Kementerian Pertahanan (Kemenhan) Republik Indonesia sedang merumuskan formulasi prinsip dan filosofi cyber defense
sebagai pedoman perang inkonvensional. Para wakil menteri pertahanan
dari 21 negara pada pertemuan Seoul Defense Dialogue (SDD), Selasa
(12/11) dan Rabu (13/11) menyadari pentingnya cyber defense, tapi mereka belum bisa merumuskan formula mengenai prinsip dan filosofi cyber defense.
"Semua negara sudah sibuk menangani cyber defense. Tapi,
yang disentuh adalah masalah di hilir, sedang hulunya belum jelas," kata
Wakil Menteri Pertahanan Sjafrie Sjamsoeddin di Tokyo (Kamis (14/11).
Masalah cyber defense di hulu adalah ketidakjelasan prinsip dan filosofi cyber defense karena belum ada formulasinya. SDD belum bisa merumuskan formulasi itu.
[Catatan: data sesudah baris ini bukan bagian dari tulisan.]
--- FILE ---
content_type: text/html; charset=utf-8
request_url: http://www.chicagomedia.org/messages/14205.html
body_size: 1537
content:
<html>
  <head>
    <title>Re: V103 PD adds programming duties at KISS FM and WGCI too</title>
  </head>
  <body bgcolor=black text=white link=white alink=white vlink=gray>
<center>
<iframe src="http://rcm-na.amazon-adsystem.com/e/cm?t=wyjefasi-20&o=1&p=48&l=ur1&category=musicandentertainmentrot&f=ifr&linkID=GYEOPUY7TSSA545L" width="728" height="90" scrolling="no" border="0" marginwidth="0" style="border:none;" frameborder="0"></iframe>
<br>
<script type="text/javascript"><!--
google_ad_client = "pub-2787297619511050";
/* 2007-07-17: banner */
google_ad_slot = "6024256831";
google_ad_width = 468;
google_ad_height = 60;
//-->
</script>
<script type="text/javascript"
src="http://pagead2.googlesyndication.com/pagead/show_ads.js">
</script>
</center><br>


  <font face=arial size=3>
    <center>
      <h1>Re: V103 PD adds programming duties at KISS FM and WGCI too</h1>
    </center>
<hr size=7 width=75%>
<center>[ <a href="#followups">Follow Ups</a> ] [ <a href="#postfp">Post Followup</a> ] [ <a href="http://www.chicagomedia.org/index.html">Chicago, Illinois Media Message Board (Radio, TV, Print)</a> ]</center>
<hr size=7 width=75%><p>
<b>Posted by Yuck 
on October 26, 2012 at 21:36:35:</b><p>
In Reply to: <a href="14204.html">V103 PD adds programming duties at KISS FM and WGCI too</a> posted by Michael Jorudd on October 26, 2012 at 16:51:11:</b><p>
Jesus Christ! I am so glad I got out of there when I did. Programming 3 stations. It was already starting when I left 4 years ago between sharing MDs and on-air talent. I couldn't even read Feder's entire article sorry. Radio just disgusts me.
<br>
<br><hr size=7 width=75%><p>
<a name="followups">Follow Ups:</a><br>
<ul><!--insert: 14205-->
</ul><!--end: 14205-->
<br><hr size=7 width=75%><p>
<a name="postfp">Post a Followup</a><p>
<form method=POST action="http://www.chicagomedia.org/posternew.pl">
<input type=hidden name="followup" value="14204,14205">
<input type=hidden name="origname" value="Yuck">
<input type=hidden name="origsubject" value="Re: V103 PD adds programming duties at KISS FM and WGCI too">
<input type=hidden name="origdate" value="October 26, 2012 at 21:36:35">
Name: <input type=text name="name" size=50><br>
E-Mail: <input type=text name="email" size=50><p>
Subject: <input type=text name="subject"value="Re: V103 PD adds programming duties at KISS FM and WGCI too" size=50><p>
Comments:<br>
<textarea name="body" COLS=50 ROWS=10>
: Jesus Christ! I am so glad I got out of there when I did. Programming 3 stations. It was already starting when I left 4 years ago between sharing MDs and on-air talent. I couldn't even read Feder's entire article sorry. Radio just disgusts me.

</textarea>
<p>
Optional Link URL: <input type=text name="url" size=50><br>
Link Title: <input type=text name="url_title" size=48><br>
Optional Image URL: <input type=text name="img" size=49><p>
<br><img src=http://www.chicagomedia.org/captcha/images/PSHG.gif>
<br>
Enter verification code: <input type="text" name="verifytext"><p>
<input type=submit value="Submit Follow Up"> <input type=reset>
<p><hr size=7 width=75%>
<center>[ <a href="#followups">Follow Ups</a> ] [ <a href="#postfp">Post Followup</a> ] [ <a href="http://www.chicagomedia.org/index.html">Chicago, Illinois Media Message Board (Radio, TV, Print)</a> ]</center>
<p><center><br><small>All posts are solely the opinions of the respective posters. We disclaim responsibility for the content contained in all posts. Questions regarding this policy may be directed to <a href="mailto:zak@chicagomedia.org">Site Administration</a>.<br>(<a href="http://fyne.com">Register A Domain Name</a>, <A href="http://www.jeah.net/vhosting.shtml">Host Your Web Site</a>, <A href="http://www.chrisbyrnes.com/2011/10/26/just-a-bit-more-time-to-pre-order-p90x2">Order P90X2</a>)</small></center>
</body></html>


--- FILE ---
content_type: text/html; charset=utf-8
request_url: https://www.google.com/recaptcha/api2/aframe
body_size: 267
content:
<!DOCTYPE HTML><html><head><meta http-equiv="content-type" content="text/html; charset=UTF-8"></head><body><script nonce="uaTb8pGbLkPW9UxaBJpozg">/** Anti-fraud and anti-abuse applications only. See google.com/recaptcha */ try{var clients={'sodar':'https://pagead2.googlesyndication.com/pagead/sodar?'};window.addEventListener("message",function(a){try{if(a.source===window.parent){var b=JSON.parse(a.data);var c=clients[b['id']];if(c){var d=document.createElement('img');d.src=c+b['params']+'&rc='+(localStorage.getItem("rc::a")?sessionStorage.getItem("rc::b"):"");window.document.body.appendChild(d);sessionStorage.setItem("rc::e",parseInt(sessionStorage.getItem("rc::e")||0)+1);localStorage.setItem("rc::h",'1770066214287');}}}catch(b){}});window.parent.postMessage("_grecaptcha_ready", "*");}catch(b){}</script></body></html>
Di level hilir, cyber war sudah terjadi. Sistem informasi
institusi strategis sebuah negara, termasuk institusi pertahanan,
diganggu bahkan bisa dilumpuhkan. Sistem informasi institusi strategis
dirusak, sehingga tidak berfungsi sebagaimana mestinya. Perang lewat
jaringan informasi, baik berbasis telepon maupun internet kian marak.
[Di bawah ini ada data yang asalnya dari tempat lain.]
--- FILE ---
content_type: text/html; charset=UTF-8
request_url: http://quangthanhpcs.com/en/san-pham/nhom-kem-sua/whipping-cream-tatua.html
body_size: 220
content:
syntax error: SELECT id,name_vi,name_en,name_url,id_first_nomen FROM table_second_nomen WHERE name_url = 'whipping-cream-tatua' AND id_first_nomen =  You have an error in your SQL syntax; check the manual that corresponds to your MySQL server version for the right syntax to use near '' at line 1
"Ini bukan hanya urusan militer, tapi semua pihak," kata Sjafrie.
Bidang Cyber Monitoring Center Kemenhan saat ini ditugaskan untuk merumuskan formulasi tentang prinsip dan filosofi cyber defense. Indonesia berniat menjadi pionir dalam formulasi prinsip dan filosofi cyber defense. Setelah rampung, formulasi yang dibuat Indonesia ini akan disampaikan kepada negara lain agar cyber defense secara internasional dapat memiliki pedoman.
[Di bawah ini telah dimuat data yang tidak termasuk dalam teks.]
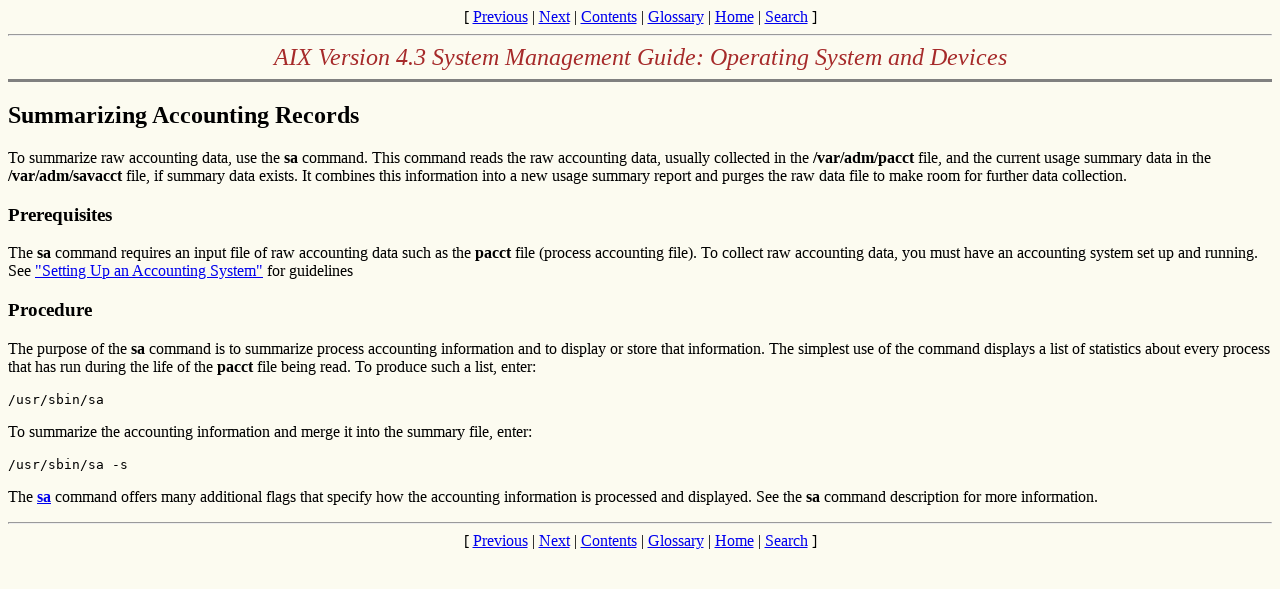

--- FILE ---
content_type: text/html
request_url: http://ps-2.kev009.com/tl/techlib/manuals/adoclib/aixbman/baseadmn/acctsumm.htm
body_size: 1203
content:
<!DOCTYPE HTML PUBLIC "-//W3C//DTD HTML 3.2//EN">
<HTML><HEAD>

<TITLE>Summarizing Accounting Records</TITLE>
</HEAD>


<BODY BGCOLOR="#fcfbf0">
<CENTER>
[  <A HREF="sysactiv.htm">Previous</a>  |
<A HREF="runaccts.htm">Next</a>  |
<A HREF="toc.htm" TARGET="_parent">Contents</a>  |
<A HREF="../../aixuser/glossary/toc.htm" TARGET="_parent">Glossary</a>  |
<A HREF="../../aixgen/topnav/topnav.htm" TARGET="_top">Home</a>  |
<A href="../../../../../search/index.html" TARGET="_top">Search</A>  ]
<hr>
<FONT COLOR="#a62a2a" SIZE="+2">
<i>AIX Version 4.3 System Management Guide: Operating System and Devices</i></FONT>
</CENTER>
<hr SIZE=3 NOSHADE>
<A NAME="A000A6A578mike"></A><H2>Summarizing Accounting Records</H2>



<A NAME="INDEX1117" REL="I1" TITLE="accounting system"></A>
<A NAME="INDEX1118" REL="I2" TITLE="summarizing records"></A>
<A NAME="INDEX1119" REL="I1" TITLE="system accounting"></A>
<A NAME="INDEX1120" REL="I2" TITLE="summarizing records"></A>
<P><A NAME="A3BAC172806stue"></A>To summarize raw accounting data, use the 
<B>sa</B> command. This command reads the raw accounting data, usually 
collected in the <B>/var/adm/pacct</B> file, and the current usage summary 
data in the <B>/var/adm/savacct</B> file, if summary data exists. It combines 
this information into a new usage summary report and purges the raw data file 
to make room for further data collection.</P>



<H3><A NAME="A000A6A759mike"></A>Prerequisites</H3>



<P><A NAME="A3BAC172821stue"></A>The <B>sa</B> command requires an input file 
of raw accounting data such as the <B>pacct</B> file (process accounting file).
 To collect raw accounting data, you must have an accounting system set up and  
running. See <A HREF="acctset.htm#A290915">"Setting Up an Accounting System"</A>
</A> for guidelines</P>



<H3><A NAME="A000A6B295mike"></A>Procedure</H3>



<P><A NAME="A3BAC172835stue"></A>The purpose of the <B>sa</B> command is to 
summarize process accounting information and to display or store that 
information. The simplest use of the command displays a list of statistics 
about every process that has run during the life of the <B>pacct</B> file 
being read. To produce such a list, enter:</P>



<PRE><A NAME="BDEC303570mart"></A>/usr/sbin/sa </PRE>



<P><A NAME="A3BAC172849stue"></A>To summarize the accounting information and 
merge it into the summary file, enter:</P>



<PRE><A NAME="BDEC303690mart"></A>/usr/sbin/sa -s</PRE>



<P><A NAME="A3BAC172863stue"></A>The 
<A HREF="../../cmds/aixcmds5/sa.htm#A345F9432"><B>sa</B></A> command offers 
many additional flags that specify how the accounting information is processed 
and displayed. See the <B>sa</B> command description for more information.</P>

<hr><CENTER>
[  <A HREF="sysactiv.htm">Previous</a>  |
<A HREF="runaccts.htm">Next</a>  |
<A HREF="toc.htm" TARGET="_parent">Contents</a>  |
<A HREF="../../aixuser/glossary/toc.htm" TARGET="_parent">Glossary</a>  |
<A HREF="../../aixgen/topnav/topnav.htm" TARGET="_top">Home</a>  |
<A href="../../../../../search/index.html" TARGET="_top">Search</A>  ]
</CENTER></BODY>
</HTML>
Perang konvensional sudah bergeser ke perang inkonvensional dan itu
sudah terjadi sejak dulu. Pada masa lalu, perang gerilya adalah juga
inkonvensional, tapi memiliki asas univesal.
Sekarang, cyber war juga inkonvensional, namun juga memiliki
asas universal. Karena itu, kata Sjafrie, Indonesia perlu menginisiasi
altenatif formulasi tentang pedoman cyber defense agar menjadi rujukan internasional.